FIG. 2 shows another known current monitor 60 connected to sense the current of voltage regulator 80. The voltage regulator 80 includes amplifier 52 coupled to the gate of the main FET 54. The drain of the main FET 54 connects to resistors R10 and R12 which form a voltage divider to be fed back to the inverting input of amplifier 10. In operation, the voltage regulator incorporates a closed loop using amplifier 52 which drives main FET 54. The main FET 54 is connected to a voltage divider represented by resistors, R10 and R12. The connection from the voltage divider is fed back to the inverted input of amplifier 52, where the reference or bandgap voltage Vref is fed into the non-inverting input of amplifier 52. The following equation applies when deriving the value of VCC:VCC=Vref(1+(R10)/(R12))
Current monitor 60 includes a sense FET 62 coupled to an amplifier 64 that includes a feedback loop. Since the feedback loop exists, the voltage at node B1 is controlled. It is necessary to make certain that the voltage at node A1 equals the voltage at node B1. The current Ilim/n represents the feedback current ifdb that flows through resistor R16. The voltage at node C1 is represented in the following equation:Vnode C1=Vsupply−R16(Ilim/n).Amplifier 64 controls transistor 66 such that the current through resistors, R16 and R18, changes to make sure that the voltage at nodes A1 and B1 remain the same.
In operation, if the voltage at node B1 is greater than the voltage at node A1 by for example 100 mV, the gate voltage of transistor 66 will rise since the gate to source voltage will increase. Initially transistor 66 is in the saturation region, once the gate to source voltage Vgs increases, the feedback current ifdb will decrease to try to match and make the voltage at node A1 equivalent to that of node B1, such that the voltage at node B1 will decrease to equalize to that of node A1.
When the voltage at node A1 is greater than that of node B1, however, the current that flows through transistor 66 will decrease and the feedback current ifdb will increase to try to match and force transistor 66 into the saturation region. Thereby, the voltage at node B1 will increase to that of node A1.
Problems arise when the transistors process varies, thereby the voltage and current values will differ.

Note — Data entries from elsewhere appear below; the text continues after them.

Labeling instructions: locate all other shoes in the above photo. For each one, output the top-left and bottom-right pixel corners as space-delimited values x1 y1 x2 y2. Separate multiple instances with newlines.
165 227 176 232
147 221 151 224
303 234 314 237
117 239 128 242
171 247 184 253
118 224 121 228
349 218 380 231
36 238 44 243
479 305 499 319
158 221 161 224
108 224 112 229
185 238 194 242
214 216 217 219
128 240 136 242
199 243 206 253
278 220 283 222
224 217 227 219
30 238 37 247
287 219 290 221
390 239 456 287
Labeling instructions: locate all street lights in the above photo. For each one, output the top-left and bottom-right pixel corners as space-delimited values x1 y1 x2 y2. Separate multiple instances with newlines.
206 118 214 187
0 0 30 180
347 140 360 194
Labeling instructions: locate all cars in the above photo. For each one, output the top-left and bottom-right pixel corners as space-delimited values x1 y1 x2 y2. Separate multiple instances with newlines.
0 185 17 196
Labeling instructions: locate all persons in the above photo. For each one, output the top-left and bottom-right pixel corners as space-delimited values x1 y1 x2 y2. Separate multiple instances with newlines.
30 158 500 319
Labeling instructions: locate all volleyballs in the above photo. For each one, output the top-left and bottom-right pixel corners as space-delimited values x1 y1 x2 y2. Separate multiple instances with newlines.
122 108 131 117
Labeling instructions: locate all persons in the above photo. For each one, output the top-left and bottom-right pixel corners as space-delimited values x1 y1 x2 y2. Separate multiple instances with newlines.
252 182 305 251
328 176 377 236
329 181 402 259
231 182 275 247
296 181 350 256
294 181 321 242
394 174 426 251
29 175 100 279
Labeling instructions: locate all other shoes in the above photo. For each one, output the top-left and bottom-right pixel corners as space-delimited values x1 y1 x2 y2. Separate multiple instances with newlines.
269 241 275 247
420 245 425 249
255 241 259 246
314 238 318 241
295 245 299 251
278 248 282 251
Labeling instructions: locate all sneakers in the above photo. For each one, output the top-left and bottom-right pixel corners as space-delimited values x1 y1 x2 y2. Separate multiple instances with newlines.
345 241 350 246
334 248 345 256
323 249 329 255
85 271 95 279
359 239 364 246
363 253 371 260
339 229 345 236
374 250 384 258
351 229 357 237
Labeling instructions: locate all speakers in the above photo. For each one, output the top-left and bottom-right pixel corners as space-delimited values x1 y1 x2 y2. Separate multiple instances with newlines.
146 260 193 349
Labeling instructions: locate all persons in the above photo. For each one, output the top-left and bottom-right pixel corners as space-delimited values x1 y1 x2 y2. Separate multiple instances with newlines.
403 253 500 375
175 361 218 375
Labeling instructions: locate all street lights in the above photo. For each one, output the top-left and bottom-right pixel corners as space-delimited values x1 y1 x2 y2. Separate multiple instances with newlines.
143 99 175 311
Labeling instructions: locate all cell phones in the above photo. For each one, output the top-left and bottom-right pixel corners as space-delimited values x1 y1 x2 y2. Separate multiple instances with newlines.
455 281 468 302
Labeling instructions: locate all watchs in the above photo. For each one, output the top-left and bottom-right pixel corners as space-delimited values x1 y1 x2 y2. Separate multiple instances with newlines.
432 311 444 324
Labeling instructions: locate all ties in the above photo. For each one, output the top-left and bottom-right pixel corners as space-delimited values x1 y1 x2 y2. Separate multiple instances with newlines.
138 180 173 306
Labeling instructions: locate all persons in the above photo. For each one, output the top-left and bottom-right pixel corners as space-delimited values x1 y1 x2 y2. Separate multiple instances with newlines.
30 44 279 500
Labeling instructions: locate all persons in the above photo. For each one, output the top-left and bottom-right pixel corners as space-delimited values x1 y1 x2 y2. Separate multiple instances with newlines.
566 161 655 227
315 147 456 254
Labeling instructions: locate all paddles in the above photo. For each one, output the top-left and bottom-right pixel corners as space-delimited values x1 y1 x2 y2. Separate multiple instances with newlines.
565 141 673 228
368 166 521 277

In addition, when the temperature and supply voltage changes, this type of current monitor fails to provide a reliable determination due to drain-to-source voltage mismatch of main FET 54 and sense FET 62.
Thus, a need exists for a current monitor having a high performance, simple, and cost effective design that is independent of process, temperature and voltage.
The present invention is directed to overcoming, or at least reducing the effects of one or more of the problems set forth above.